Da quale allenatore hai imparato di più?

Domanda complicata. Forse pare scontato ma si prende sempre qualcosa da tutti. Certo, chi più chi meno, ma ad esempio con Zeman sono maturato sotto diversi aspetti del gioco, quest’anno e l’anno scorso sono migliorato nell’aspetto difensivo e nel gioco di transizione. Queste ultime due stagioni sono state fondamentali nella mia crescita, poi ho avuto allenatori anche nelle giovanili che mi hanno aiutato molto, partendo da mio papà che avevo da piccolino. Ho avuto un cammino talmente lungo e tortuoso che ogni situazione, anche quelle negative a livello di risultati sportivi, mi ha insegnato qualcosa

 

C’è un terzino che marcandoti ti ha fatto impazzire e che non vorresti più incontrare?

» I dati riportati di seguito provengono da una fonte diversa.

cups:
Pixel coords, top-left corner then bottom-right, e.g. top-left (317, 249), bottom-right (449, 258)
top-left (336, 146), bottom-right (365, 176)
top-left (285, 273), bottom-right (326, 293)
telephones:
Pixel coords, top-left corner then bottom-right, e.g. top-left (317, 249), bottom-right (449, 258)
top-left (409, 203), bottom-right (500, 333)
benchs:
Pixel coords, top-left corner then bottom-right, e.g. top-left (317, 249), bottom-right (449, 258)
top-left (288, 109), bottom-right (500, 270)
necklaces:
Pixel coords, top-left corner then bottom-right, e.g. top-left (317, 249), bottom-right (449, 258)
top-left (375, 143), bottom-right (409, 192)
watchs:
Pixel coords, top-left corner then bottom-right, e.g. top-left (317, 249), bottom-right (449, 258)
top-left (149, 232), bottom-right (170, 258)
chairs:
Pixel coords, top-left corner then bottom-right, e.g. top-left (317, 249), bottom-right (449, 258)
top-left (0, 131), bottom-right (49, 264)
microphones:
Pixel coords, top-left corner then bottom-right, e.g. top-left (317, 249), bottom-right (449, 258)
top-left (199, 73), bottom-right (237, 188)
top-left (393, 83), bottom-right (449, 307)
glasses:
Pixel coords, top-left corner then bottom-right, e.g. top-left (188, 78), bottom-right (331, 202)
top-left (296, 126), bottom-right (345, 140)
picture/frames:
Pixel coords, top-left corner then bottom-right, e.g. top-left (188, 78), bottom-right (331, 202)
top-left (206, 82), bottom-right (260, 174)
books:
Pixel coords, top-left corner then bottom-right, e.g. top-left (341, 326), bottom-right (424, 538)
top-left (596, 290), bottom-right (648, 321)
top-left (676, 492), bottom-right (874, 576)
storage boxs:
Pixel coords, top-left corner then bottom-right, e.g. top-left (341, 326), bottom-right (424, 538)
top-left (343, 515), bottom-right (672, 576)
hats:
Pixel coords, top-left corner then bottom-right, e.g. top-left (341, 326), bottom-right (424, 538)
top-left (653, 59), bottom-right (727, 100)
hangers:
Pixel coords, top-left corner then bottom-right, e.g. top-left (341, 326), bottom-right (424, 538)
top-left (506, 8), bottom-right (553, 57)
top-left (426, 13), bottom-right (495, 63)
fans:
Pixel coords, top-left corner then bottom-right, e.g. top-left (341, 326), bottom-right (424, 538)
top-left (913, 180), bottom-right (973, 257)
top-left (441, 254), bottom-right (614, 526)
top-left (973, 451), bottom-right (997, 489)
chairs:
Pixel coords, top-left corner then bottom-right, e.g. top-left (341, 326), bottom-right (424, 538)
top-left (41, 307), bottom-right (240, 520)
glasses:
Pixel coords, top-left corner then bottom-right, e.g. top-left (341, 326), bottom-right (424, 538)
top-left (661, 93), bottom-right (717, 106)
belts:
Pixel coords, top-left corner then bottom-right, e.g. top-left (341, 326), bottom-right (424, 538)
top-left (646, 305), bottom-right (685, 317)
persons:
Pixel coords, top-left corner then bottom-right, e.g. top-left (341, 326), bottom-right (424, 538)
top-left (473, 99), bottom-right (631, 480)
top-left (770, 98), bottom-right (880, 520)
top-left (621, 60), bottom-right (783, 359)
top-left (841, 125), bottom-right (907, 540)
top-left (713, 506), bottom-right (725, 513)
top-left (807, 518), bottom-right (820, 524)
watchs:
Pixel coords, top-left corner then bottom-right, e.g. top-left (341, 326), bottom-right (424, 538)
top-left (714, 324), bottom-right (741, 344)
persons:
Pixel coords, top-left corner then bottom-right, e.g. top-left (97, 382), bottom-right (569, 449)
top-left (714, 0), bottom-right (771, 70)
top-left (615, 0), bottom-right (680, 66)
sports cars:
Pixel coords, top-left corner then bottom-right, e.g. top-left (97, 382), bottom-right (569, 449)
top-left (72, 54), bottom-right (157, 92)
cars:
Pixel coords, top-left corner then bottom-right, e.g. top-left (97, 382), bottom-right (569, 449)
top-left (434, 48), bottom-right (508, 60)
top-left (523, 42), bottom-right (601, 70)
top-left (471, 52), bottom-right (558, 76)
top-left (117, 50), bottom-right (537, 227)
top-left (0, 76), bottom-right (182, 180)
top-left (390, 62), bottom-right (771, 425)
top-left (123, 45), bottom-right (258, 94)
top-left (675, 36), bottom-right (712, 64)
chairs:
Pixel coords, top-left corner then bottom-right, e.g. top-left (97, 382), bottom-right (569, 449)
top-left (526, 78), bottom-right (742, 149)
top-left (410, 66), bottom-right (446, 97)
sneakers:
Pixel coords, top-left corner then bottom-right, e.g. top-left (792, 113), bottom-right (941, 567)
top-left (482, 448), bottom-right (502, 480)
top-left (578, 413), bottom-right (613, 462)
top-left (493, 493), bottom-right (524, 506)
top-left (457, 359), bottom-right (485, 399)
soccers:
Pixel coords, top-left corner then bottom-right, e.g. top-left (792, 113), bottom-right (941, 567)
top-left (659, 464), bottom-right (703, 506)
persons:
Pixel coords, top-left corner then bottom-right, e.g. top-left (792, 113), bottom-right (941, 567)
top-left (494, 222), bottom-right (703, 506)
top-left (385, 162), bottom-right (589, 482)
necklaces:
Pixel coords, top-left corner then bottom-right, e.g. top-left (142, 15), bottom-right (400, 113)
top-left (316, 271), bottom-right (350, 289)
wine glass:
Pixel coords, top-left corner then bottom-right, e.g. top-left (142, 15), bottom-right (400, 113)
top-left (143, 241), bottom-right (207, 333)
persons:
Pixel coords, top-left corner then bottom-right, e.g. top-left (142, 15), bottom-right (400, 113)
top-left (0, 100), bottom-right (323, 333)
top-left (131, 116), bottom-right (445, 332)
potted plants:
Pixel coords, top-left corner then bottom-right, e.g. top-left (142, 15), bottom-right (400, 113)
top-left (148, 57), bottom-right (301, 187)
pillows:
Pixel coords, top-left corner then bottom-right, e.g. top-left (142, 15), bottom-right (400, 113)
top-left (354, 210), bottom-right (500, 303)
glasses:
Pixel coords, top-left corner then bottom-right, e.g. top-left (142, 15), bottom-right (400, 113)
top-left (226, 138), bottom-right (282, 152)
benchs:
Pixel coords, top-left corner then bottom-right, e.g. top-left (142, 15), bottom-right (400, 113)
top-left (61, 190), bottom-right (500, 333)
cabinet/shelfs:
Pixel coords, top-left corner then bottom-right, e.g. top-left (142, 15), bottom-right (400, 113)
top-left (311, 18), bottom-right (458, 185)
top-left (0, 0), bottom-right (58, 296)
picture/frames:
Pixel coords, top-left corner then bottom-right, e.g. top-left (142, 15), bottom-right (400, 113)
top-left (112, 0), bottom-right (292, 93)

Non saprei, in Svizzera i terzini sono molto offensivi, dunque difensivamente non sono fortissimi. Non ho trovato un uomo in particolare che mi abbia dato così tanti problemi. Certo, un terzino molto fisico che mi sta molto attaccato mi darebbe fastidio, mi metterebbe in difficoltà. Ma un nome specifico non ce l’ho.

 

Hai detto che sei milanista: allora chi è il giocatore di cui avevi il poster in camera? Chi è il tuo idolo?

In merito al Milan son cresciuto con Kaka, Sheva, Inzaghi, ma uno dei più grandi idoli che ho avuto è stato Thierry Henry. Giocavo infatti spesso con la maglia numero quattordici, in passato giocavo anche in posizione più centrale, non ero esterno. Mi ispiravo molto a lui, era un giocatore che mi piaceva tantissimo e avevo diversi poster suoi accanto a quelli del Milan!

 

Seguire i suoi passi non sarebbe male!!

Ahahah … sono lontano ma tanto tanto!!